New Scholarship for Education Students founded by HEB Chairman

- The CEO of H-E-B Grocery Stores wants to help pay for your training to become a public school teacher in Texas.

500 scholarship will become available this Fall for the 2018-2019 school year as part of Charles Butt's $50 million Raising Texas Teachers initiative.

“Research consistently shows that the strength of the teacher makes the biggest difference in influencing a student’s success,” says Charles Butt in a press release announcing the program.

“To improve academic achievement, it is critical that Texas elevate the status of the teaching profession, strengthen the existing pool of aspiring teachers, and inspire our most talented high school graduates to consider a career in teaching," Butt adds.

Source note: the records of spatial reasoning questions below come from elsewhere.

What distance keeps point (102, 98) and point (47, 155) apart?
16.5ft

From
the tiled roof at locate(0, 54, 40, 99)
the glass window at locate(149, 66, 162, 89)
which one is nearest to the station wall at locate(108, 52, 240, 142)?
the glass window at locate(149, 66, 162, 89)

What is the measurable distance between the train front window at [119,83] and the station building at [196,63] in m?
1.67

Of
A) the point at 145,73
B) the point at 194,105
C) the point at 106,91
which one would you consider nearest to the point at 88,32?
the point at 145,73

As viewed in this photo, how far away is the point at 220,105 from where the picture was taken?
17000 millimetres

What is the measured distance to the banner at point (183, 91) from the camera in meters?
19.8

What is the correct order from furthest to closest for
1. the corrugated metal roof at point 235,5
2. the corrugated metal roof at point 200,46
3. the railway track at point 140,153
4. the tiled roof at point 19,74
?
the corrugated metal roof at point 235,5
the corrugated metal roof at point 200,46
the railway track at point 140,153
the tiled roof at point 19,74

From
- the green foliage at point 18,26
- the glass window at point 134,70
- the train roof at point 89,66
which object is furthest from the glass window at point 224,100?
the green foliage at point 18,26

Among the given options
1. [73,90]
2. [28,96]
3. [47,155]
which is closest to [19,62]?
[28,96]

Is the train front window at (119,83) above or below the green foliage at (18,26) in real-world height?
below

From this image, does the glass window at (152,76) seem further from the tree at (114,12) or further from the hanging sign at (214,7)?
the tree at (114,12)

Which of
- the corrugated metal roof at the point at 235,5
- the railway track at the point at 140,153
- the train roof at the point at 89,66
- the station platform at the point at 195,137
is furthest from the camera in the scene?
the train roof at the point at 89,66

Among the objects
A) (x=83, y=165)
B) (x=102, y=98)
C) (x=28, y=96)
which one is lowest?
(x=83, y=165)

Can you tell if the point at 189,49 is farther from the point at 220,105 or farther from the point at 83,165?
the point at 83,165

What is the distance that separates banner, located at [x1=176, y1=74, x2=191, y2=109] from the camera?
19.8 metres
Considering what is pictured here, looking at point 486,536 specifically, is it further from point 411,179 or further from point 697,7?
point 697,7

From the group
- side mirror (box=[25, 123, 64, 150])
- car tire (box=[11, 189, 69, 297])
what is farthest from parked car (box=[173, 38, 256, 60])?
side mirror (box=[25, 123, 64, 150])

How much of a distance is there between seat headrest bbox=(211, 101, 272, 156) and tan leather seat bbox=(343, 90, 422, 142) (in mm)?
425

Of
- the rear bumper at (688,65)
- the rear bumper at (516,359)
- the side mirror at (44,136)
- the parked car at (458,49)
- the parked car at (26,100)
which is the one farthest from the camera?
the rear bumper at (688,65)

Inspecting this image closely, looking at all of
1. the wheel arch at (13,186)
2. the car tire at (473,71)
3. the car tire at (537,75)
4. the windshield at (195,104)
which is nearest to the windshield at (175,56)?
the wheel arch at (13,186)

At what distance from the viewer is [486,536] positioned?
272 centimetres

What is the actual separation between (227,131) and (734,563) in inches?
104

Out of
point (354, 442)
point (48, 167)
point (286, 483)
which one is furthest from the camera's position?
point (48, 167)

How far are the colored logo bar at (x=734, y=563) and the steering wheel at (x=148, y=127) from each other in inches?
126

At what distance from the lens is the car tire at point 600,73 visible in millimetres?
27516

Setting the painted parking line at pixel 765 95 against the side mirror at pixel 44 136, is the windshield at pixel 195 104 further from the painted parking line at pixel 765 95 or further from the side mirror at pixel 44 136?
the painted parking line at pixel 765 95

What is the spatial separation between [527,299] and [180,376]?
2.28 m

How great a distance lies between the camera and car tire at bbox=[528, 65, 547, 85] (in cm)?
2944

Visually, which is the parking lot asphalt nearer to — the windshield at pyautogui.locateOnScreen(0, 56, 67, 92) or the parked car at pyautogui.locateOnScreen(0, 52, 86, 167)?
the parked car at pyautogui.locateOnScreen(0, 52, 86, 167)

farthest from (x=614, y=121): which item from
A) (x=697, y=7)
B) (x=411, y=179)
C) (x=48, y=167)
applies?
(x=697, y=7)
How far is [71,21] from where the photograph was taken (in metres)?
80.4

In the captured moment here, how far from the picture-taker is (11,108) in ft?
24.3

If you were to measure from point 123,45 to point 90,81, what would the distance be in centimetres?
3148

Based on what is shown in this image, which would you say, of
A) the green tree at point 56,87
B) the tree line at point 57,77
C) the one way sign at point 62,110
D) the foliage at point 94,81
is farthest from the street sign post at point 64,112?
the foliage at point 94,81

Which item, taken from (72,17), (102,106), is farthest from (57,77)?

Rice University and University of Houston are two of the ten partnered institutes where scholarships will be available. The others are Texas institutes of higher education: University of Texas Austin (Austin), Trinity University (San Antonio), Our Lady of the Lake University (San Antonio), Southern Methodist University (Dallas), University of North Texas at Dallas (Dallas),   Texas A&M University - Special Education Program (College Station), Texas Tech University (Lubbock), and University of Texas Rio Grande Valley - Student Teacher Educator Preparation: University Partnership (Edinburg).

The scholarship consists of $8,000 in annual funding for up to four years through the Charles Butt Scholarship for Aspiring Teachers scholarship. Eligibility rules state a students must be enrolled in an teaching program at one of the above listed institutes, be a Texas resident, maintain a 3.0 Grade Point Average, and commit to teaching in a Texas public school after graduation. (click to more details on eligibility)

Applications for the Charles Butt Scholarship for Aspiring Teachers scholarship will open in Fall of 2017, and will be available at

"The fear that some people have is that they're not properly prepared and I think something like this gives them the opportunity to get them properly prepared," says retired teacher Katie Reed.

Like many educators, Reed says she was an expert on her subject matter but had to learn the art of teaching on the job when she was placed in the classroom. "When I got to the school in Pasadena I was just like a fish out of water," recalled Reed. She says she had only a certification, and no formal training in how to educate. She hopes the Raising Texas Teachers initiative will create more confident teachers.

"You shouldn't have to go into debt to become a public school teacher," says Bob McPherson, Dean of the College of Education at University of Houston. He notes the average starting salary of a public school teacher in the Houston area is around $50,000. McPherson says many young educators take on major debt becoming qualified for the job and then struggle financially to get a return on their investment. He looks forward to seeing the Raising Texas Teachers initiative ease the burden of becoming a strong educator.

"Some of the money is going to be spent on interaction among those different schools for the students," says Judy Radigan, Director of the Education Department at Rice University. She hopes the scholarships and resources will lead more students from the university's various undergraduate programs to pursue a graduate degree in education.